• _Exercise prompt_
Below are records that should be duplicated exactly, with no image retained.
####################
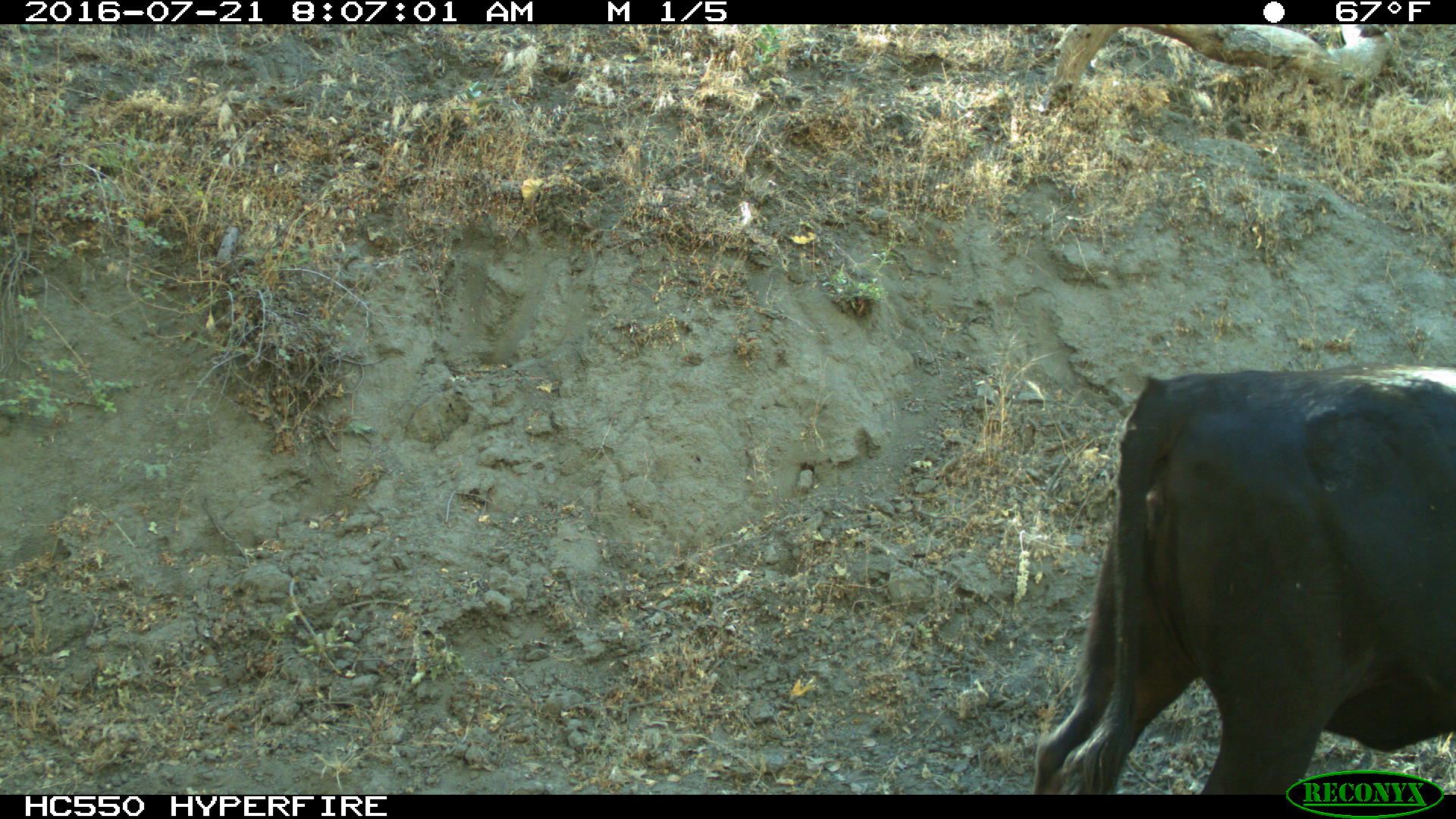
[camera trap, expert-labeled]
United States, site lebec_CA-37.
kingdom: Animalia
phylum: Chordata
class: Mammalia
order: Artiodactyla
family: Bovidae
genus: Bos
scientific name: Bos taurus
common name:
####################
• _Task output_
[camera trap, expert-labeled]
United States, site lebec_CA-37.
kingdom: Animalia
phylum: Chordata
class: Mammalia
order: Artiodactyla
family: Bovidae
genus: Bos
scientific name: Bos taurus
common name:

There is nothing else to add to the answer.